>> Begin

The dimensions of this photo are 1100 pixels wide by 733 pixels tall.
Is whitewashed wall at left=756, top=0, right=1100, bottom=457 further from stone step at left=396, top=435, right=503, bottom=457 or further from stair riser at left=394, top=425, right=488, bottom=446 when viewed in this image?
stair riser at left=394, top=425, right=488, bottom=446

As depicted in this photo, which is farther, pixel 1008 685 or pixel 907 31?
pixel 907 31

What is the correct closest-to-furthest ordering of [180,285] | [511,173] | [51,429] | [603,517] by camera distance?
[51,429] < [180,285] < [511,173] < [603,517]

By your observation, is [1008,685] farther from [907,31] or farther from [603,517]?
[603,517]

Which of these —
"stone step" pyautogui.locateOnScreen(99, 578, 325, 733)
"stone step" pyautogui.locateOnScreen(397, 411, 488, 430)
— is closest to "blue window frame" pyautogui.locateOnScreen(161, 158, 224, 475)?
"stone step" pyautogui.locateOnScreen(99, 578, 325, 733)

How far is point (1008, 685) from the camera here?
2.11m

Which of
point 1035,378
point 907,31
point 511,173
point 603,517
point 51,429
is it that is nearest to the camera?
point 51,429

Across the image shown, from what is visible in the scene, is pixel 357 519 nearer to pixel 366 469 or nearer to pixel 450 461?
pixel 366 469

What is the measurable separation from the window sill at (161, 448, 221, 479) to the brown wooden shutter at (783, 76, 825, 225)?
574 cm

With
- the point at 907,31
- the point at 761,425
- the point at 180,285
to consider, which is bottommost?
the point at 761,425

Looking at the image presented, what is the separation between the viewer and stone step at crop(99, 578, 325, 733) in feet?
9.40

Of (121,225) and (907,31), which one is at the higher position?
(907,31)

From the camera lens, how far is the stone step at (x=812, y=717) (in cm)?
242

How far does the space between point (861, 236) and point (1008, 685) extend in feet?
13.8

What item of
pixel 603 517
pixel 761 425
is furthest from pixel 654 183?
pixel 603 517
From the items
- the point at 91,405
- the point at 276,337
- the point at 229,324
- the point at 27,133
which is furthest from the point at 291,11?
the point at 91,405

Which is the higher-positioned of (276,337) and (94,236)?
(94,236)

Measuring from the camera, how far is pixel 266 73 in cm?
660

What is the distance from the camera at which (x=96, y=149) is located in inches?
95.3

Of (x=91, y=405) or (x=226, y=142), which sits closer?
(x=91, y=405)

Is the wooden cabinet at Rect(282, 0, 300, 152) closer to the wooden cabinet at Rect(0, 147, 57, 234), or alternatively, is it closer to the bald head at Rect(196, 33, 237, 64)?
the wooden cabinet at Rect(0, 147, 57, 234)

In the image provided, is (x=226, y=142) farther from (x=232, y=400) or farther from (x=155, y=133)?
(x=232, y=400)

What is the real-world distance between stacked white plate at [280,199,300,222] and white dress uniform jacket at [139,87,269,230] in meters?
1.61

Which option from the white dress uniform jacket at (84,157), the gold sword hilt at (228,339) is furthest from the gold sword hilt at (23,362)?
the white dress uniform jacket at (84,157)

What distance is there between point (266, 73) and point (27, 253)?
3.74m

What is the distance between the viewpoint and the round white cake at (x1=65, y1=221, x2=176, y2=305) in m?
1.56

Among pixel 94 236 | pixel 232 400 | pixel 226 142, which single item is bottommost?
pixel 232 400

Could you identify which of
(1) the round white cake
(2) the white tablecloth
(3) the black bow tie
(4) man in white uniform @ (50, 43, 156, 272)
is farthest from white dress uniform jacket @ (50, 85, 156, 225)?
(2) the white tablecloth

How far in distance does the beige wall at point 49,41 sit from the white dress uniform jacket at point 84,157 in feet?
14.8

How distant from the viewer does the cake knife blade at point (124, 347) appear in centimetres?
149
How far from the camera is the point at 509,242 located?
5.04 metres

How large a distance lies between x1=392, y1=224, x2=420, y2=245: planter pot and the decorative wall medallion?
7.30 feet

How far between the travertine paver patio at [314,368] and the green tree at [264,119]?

>> End

**Task statement:**
Nothing in the listing may be changed; retype it all exactly.

**Result of the task:**
The dimensions of this photo are 1100 pixels wide by 733 pixels tall.
Is whitewashed wall at left=756, top=0, right=1100, bottom=457 further from stone step at left=396, top=435, right=503, bottom=457 or further from stair riser at left=394, top=425, right=488, bottom=446 when viewed in this image?
stair riser at left=394, top=425, right=488, bottom=446

As depicted in this photo, which is farther, pixel 1008 685 or pixel 907 31?
pixel 907 31

What is the correct closest-to-furthest ordering of [180,285] | [511,173] | [51,429] | [603,517] by camera distance?
[51,429] < [180,285] < [511,173] < [603,517]

By your observation, is [1008,685] farther from [907,31] or farther from [603,517]?
[603,517]

Which of these —
"stone step" pyautogui.locateOnScreen(99, 578, 325, 733)
"stone step" pyautogui.locateOnScreen(397, 411, 488, 430)
— is closest to "blue window frame" pyautogui.locateOnScreen(161, 158, 224, 475)?
"stone step" pyautogui.locateOnScreen(99, 578, 325, 733)

How far is point (1008, 685) from the camera here?
2.11m

Which of
point 1035,378
point 907,31
point 511,173
point 603,517
point 51,429
is it that is nearest to the camera?
point 51,429

Across the image shown, from what is visible in the scene, is pixel 357 519 nearer to pixel 366 469 or nearer to pixel 450 461?
pixel 366 469

What is the measurable separation from the window sill at (161, 448, 221, 479) to the brown wooden shutter at (783, 76, 825, 225)?
574 cm

With
- the point at 907,31
- the point at 761,425
- the point at 180,285
to consider, which is bottommost?
the point at 761,425

Looking at the image presented, what is the separation between the viewer and stone step at crop(99, 578, 325, 733) in feet?
9.40

Of (121,225) and (907,31), which one is at the higher position?
(907,31)

From the camera lens, how far is the stone step at (x=812, y=717) (in cm)?
242

How far does the space between point (861, 236) and point (1008, 685) extend in feet?
13.8

What item of
pixel 603 517
pixel 761 425
is furthest from pixel 654 183?
pixel 603 517
From the items
- the point at 91,405
- the point at 276,337
- the point at 229,324
- the point at 27,133
which is furthest from the point at 291,11?
the point at 91,405

Which is the higher-positioned of (276,337) and (94,236)?
(94,236)

Measuring from the camera, how far is pixel 266 73 in cm?
660

What is the distance from the camera at which (x=96, y=149) is located in inches?
95.3

Of (x=91, y=405) or (x=226, y=142), which sits closer?
(x=91, y=405)

Is the wooden cabinet at Rect(282, 0, 300, 152) closer to the wooden cabinet at Rect(0, 147, 57, 234), or alternatively, is it closer to the bald head at Rect(196, 33, 237, 64)?
the wooden cabinet at Rect(0, 147, 57, 234)

In the image provided, is (x=226, y=142) farther from (x=232, y=400) or farther from (x=155, y=133)?
(x=232, y=400)

What is the real-world distance between stacked white plate at [280,199,300,222] and white dress uniform jacket at [139,87,269,230] in meters?
1.61

Which option from the white dress uniform jacket at (84,157), the gold sword hilt at (228,339) is furthest from the gold sword hilt at (23,362)?
the white dress uniform jacket at (84,157)

What distance is there between point (266, 73) and point (27, 253)?
3.74m

What is the distance between the viewpoint and the round white cake at (x1=65, y1=221, x2=176, y2=305) in m?
1.56

Among pixel 94 236 | pixel 232 400 | pixel 226 142, which single item is bottommost?
pixel 232 400

Could you identify which of
(1) the round white cake
(2) the white tablecloth
(3) the black bow tie
(4) man in white uniform @ (50, 43, 156, 272)
is farthest from white dress uniform jacket @ (50, 85, 156, 225)?
(2) the white tablecloth

How far in distance does the beige wall at point 49,41 sit from the white dress uniform jacket at point 84,157 in feet?
14.8

How distant from the viewer does the cake knife blade at point (124, 347) appear in centimetres?
149
How far from the camera is the point at 509,242 located?
5.04 metres

How large a distance lies between x1=392, y1=224, x2=420, y2=245: planter pot and the decorative wall medallion?
7.30 feet

How far between the travertine paver patio at [314,368] and the green tree at [264,119]?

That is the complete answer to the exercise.